■ **Exercise task**
Retype only what runs from the line that contains "Observing this photo, is" through the last line of the listing below, both lines included.

## Begin Extracted records

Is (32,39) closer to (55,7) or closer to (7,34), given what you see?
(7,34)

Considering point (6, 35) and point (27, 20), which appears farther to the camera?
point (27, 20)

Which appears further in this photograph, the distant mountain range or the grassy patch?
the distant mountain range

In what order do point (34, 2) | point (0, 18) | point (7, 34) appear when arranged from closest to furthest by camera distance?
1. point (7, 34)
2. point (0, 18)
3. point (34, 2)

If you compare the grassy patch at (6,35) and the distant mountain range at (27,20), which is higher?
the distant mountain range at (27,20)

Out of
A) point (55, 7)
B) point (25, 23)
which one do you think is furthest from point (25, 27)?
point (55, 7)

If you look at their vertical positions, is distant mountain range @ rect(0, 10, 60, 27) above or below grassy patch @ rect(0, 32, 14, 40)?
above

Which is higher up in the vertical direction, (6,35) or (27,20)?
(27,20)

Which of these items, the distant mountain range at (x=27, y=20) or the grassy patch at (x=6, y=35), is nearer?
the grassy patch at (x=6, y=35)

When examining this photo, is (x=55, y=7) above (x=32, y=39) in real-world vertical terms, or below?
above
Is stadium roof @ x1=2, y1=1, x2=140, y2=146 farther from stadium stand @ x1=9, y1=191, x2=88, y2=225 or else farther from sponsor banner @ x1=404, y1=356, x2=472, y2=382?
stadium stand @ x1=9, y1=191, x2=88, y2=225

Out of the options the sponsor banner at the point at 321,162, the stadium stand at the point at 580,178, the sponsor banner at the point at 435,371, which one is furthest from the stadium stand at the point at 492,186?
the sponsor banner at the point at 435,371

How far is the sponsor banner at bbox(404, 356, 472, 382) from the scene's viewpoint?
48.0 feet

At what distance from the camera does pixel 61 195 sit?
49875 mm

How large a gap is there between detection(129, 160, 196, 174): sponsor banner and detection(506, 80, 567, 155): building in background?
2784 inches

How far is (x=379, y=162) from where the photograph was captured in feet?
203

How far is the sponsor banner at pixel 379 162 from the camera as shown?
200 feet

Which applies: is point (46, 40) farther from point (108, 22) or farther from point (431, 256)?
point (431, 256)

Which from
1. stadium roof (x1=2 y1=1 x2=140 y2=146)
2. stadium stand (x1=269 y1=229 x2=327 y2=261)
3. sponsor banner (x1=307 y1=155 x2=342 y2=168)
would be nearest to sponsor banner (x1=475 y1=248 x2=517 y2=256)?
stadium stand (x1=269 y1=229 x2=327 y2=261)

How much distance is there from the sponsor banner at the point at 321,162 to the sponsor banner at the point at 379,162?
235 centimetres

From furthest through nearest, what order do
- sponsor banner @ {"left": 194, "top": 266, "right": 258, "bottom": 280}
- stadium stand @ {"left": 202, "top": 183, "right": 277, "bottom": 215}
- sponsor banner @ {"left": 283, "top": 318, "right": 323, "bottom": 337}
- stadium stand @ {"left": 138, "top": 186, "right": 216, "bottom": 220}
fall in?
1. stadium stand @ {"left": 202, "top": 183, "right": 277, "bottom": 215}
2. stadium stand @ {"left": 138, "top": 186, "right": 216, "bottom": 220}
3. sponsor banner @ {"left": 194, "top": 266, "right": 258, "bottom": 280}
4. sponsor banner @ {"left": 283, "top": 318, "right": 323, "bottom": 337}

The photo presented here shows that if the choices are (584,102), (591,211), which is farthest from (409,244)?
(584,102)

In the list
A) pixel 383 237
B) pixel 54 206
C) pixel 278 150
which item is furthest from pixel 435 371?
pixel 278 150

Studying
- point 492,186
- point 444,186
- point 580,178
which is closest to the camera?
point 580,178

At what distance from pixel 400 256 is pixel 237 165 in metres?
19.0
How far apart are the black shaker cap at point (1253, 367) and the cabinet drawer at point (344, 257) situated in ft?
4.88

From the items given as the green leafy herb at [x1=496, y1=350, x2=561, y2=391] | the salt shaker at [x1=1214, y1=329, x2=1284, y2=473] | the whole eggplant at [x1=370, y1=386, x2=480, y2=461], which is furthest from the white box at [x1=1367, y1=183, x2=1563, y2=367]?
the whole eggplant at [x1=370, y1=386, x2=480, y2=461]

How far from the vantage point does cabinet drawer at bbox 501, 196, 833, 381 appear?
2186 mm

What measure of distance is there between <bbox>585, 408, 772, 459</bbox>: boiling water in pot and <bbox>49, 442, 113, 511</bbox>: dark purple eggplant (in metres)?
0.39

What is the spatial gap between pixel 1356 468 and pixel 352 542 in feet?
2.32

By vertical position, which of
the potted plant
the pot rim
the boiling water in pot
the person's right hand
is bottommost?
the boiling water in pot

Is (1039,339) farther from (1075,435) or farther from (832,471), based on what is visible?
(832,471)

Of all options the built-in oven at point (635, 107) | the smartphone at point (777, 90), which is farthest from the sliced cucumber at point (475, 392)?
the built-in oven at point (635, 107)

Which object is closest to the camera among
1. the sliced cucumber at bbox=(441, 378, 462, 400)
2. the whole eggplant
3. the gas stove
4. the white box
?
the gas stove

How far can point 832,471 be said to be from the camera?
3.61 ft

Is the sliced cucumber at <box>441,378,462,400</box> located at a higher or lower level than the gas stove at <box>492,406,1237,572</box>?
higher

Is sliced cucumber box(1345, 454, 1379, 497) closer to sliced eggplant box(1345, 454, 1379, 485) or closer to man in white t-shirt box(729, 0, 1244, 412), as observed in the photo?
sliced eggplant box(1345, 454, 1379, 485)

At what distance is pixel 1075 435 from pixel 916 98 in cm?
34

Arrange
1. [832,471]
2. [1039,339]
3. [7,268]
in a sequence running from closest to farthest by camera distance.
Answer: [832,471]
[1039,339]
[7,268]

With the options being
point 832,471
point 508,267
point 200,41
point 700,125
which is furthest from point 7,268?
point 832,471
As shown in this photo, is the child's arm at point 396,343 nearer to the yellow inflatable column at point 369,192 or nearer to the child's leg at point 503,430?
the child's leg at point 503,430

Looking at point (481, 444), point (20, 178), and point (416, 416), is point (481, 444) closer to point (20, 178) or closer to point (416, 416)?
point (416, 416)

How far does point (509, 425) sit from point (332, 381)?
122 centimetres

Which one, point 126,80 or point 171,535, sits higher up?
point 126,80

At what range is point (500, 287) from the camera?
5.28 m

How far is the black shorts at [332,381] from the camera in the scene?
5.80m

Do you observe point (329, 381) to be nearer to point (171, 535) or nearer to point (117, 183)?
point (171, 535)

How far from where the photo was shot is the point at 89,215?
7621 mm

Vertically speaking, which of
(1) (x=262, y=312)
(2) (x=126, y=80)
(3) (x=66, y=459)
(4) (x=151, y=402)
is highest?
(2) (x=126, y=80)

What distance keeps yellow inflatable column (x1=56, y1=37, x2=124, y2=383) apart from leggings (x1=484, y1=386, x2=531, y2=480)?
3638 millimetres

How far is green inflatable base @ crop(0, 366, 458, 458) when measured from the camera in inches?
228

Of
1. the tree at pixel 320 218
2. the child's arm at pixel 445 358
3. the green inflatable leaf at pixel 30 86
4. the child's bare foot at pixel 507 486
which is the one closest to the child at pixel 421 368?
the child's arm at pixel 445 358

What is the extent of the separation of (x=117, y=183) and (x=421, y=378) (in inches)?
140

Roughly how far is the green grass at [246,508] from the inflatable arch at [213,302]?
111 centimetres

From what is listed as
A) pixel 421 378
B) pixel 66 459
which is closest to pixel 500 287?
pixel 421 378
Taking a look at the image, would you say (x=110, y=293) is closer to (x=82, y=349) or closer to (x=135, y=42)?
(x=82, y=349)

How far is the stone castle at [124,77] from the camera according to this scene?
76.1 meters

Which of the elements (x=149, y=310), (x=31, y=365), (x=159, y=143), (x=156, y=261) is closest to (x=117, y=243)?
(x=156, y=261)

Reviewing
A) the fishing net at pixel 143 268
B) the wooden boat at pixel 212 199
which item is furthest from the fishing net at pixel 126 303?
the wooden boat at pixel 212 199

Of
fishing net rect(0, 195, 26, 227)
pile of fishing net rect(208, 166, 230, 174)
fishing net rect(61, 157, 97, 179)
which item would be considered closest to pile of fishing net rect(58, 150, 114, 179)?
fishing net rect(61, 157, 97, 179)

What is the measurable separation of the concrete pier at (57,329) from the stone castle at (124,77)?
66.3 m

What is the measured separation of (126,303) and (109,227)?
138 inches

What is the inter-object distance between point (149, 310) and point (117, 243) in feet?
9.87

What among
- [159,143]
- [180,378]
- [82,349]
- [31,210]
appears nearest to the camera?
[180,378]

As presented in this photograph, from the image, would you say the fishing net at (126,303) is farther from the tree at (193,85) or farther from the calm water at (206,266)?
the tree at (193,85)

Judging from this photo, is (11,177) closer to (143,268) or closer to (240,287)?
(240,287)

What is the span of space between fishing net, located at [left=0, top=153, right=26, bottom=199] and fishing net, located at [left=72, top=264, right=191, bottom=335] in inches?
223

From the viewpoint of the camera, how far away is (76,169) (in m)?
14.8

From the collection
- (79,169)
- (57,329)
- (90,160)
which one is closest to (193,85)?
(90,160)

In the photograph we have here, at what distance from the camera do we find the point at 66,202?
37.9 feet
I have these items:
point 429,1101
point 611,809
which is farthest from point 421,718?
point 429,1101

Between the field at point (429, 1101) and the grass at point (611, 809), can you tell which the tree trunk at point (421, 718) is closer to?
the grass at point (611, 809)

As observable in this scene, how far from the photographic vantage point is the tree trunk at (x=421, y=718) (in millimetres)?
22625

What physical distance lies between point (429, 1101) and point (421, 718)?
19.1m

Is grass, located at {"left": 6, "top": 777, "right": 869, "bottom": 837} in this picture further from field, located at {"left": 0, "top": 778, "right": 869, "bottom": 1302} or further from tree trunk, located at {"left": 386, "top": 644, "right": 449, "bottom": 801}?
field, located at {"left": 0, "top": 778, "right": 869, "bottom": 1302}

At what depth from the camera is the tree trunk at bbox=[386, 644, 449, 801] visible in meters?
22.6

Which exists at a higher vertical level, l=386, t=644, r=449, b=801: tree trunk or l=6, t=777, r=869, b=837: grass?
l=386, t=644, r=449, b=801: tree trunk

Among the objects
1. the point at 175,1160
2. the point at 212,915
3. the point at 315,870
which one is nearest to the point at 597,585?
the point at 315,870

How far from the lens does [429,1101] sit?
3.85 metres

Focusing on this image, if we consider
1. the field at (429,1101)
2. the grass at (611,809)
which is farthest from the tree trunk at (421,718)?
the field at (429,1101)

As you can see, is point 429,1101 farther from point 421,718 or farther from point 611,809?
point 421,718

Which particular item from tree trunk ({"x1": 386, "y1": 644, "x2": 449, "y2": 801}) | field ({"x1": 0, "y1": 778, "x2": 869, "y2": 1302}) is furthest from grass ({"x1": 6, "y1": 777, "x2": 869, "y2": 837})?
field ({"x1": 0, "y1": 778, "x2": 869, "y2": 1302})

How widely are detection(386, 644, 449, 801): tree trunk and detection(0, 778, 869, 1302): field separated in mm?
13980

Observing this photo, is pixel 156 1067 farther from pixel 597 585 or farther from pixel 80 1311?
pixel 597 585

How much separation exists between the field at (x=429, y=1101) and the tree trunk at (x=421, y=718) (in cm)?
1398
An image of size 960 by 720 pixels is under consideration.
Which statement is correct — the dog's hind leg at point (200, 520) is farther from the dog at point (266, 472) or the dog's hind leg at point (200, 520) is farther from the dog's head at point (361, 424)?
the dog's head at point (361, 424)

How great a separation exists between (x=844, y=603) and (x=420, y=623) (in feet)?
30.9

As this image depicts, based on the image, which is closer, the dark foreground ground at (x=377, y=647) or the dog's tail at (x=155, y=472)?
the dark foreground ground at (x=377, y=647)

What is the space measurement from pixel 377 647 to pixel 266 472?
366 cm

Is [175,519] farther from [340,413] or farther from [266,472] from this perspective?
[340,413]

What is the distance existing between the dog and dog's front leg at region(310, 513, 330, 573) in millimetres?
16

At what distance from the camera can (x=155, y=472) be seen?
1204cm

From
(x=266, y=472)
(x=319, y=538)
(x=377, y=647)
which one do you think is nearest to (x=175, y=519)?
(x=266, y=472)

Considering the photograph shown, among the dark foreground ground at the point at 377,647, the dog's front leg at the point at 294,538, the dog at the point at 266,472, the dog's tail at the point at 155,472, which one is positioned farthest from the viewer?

## End Extracted records

■ **Exercise output**
Observing this photo, is pixel 156 1067 farther from pixel 597 585 or farther from pixel 80 1311?
pixel 597 585

How much separation exists between the field at (x=429, y=1101) and the tree trunk at (x=421, y=718) (in cm)?
1398
An image of size 960 by 720 pixels is under consideration.
Which statement is correct — the dog's hind leg at point (200, 520) is farther from the dog at point (266, 472) or the dog's hind leg at point (200, 520) is farther from the dog's head at point (361, 424)?
the dog's head at point (361, 424)

How great a separation exists between (x=844, y=603) and (x=420, y=623) (in feet)?
30.9

As this image depicts, based on the image, which is closer, the dark foreground ground at (x=377, y=647) or the dog's tail at (x=155, y=472)?
the dark foreground ground at (x=377, y=647)

What is the space measurement from pixel 377 647 to pixel 266 472?
366 cm

Is [175,519] farther from [340,413] or farther from [266,472] from this perspective?
[340,413]

What is the distance existing between the dog and dog's front leg at region(310, 513, 330, 573) in millimetres?
16

At what distance from the camera can (x=155, y=472) be seen?
1204cm

From
(x=266, y=472)
(x=319, y=538)
(x=377, y=647)
which one do you think is nearest to (x=175, y=519)?
(x=266, y=472)

Considering the photograph shown, among the dark foreground ground at the point at 377,647, the dog's front leg at the point at 294,538, the dog at the point at 266,472, the dog's tail at the point at 155,472, which one is positioned farthest from the viewer?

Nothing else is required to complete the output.